Objectives: This study proposes a novel method to assess exposure to free dose combinations in secondary data sources, aiming to calculate adherence to antihypertensive treatments. Additionally, it offers insights into the top most commonly prescribed free and fixed-dose combinations of antihypertensive treatments during different stages among treatment initiators in Denmark.
Methods: Utilizing Danish registry databases, a cohort of older individuals (≥ 65 years) commencing antihypertensive medications underwent a 12-month washout period before being recruited for the study and followed for a total of 730 days. The new method involved three steps: 1) estimation of medication event duration using the Sessa Empirical Estimator, 2) assessment of co-exposure to free dose and fixed-dose antihypertensive combinations, and 3) creation of a final treatment episode for each individual by summing up co-exposures of free-dose and fixed-dose combinations. The proportion of days covered (PDC) was estimated.

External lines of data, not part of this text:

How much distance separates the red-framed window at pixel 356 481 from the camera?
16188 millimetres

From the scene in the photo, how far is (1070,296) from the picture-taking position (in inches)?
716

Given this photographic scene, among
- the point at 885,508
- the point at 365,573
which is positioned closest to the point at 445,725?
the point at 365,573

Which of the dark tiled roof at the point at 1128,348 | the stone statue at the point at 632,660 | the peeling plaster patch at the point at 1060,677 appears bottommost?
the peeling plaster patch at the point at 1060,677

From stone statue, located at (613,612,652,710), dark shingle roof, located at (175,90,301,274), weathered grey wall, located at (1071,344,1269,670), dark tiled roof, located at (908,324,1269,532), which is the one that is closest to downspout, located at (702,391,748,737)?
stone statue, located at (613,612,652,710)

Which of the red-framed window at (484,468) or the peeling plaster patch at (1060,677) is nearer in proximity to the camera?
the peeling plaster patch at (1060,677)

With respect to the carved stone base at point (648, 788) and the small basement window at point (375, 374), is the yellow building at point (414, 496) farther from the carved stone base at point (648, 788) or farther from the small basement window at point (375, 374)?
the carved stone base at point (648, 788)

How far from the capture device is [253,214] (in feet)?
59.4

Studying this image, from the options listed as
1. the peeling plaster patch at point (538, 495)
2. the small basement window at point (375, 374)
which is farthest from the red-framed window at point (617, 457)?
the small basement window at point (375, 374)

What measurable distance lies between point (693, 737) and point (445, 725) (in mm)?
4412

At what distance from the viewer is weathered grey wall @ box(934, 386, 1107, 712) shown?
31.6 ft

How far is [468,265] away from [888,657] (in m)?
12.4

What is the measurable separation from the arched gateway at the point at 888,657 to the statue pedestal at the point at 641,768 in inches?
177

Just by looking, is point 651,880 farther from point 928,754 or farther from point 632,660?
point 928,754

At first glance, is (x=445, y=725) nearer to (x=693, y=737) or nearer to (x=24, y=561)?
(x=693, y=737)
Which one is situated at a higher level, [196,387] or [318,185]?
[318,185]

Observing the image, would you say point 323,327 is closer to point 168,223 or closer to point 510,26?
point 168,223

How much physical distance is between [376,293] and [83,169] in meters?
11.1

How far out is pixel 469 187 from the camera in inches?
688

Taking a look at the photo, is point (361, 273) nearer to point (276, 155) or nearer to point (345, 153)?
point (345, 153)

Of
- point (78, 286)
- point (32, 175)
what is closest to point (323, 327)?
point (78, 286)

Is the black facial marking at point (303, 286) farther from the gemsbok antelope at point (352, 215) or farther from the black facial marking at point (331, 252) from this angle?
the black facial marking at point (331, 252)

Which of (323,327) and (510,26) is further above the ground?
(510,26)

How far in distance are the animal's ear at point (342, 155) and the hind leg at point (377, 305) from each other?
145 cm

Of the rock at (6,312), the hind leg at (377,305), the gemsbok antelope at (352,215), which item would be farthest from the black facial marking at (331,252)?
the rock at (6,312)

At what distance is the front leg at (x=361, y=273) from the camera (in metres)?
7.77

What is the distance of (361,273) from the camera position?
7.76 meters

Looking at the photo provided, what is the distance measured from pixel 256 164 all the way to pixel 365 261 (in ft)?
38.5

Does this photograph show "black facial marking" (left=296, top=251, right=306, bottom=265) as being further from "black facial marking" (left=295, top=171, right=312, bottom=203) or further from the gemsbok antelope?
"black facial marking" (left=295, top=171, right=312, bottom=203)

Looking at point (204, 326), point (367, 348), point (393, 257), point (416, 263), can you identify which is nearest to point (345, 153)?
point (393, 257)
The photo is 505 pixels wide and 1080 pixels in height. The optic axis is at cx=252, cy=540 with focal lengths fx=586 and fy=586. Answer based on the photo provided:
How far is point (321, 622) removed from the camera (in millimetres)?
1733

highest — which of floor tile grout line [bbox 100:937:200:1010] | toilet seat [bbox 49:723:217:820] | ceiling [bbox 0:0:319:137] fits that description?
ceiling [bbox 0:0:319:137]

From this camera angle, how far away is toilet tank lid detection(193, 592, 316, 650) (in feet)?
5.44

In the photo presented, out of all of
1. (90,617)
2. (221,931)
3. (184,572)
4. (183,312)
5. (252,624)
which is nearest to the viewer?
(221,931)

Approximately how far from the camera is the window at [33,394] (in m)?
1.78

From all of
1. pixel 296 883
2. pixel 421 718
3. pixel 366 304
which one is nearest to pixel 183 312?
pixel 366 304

Results: A total of 1,021,819 individuals aged 65 years or above, who redeemed antihypertensive drugs between 1996 and 2016, were enrolled in the study. The method demonstrated high accuracy in classifying the start and end of the co-exposure period, the observational window, and the PDC, achieving an accuracy rate of 84.88%. In cases where misclassifications occurred, the median number of misclassified exposure days was 22 (with an IQR of 13-60 days), highlighting areas for potential refinement. Free dose combinations of diuretic + CCB, diuretic + ACEis, and CCB + ACEis were the most prevalently observed throughout the entire study period and were consistently prioritized by healthcare providers over the years. We observed a median PDC of 36% (interquartile range 14.-79%).
Conclusions: In conclusion, this study introduces an innovative approach with promising implications for evaluating co-exposure to treatments within administrative and healthcare registers. By applying this method to antihypertensive treatment, we have gained valuable insights into the landscape of hypertension treatment strategies over a span of more than two decades in Denmark.